═══ Recorded information ═══
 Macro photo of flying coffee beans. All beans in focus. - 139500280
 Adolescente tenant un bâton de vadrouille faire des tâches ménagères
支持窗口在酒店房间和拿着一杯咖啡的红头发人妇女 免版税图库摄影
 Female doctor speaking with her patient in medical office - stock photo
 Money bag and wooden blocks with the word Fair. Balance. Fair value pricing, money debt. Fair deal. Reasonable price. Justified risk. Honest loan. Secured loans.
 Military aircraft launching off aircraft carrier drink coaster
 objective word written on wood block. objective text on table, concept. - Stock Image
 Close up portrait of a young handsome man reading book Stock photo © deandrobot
═══
═══ Recorded information ═══
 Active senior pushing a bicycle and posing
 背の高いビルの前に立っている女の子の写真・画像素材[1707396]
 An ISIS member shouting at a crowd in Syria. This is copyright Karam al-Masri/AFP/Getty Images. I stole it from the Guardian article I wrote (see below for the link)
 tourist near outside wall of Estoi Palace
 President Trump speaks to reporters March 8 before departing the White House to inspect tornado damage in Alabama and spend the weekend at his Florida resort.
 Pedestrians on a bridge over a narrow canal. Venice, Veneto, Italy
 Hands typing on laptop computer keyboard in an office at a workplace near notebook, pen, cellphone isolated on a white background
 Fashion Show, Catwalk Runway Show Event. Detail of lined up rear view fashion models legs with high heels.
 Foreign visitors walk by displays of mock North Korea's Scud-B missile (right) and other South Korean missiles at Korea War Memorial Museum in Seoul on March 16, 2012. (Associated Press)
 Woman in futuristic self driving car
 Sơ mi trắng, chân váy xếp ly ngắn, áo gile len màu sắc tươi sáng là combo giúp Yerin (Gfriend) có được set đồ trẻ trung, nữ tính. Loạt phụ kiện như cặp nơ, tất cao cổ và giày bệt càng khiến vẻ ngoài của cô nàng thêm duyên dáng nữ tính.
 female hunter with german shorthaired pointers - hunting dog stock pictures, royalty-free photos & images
═══
**Task directions:**
Repeat exactly the lines above from the one with "Woman in futuristic self driving car" up to and including the one with "Sơ mi trắng, chân". No other line belongs in the reply.

**Solution to the exercise:**
 Woman in futuristic self driving car
 Sơ mi trắng, chân váy xếp ly ngắn, áo gile len màu sắc tươi sáng là combo giúp Yerin (Gfriend) có được set đồ trẻ trung, nữ tính. Loạt phụ kiện như cặp nơ, tất cao cổ và giày bệt càng khiến vẻ ngoài của cô nàng thêm duyên dáng nữ tính.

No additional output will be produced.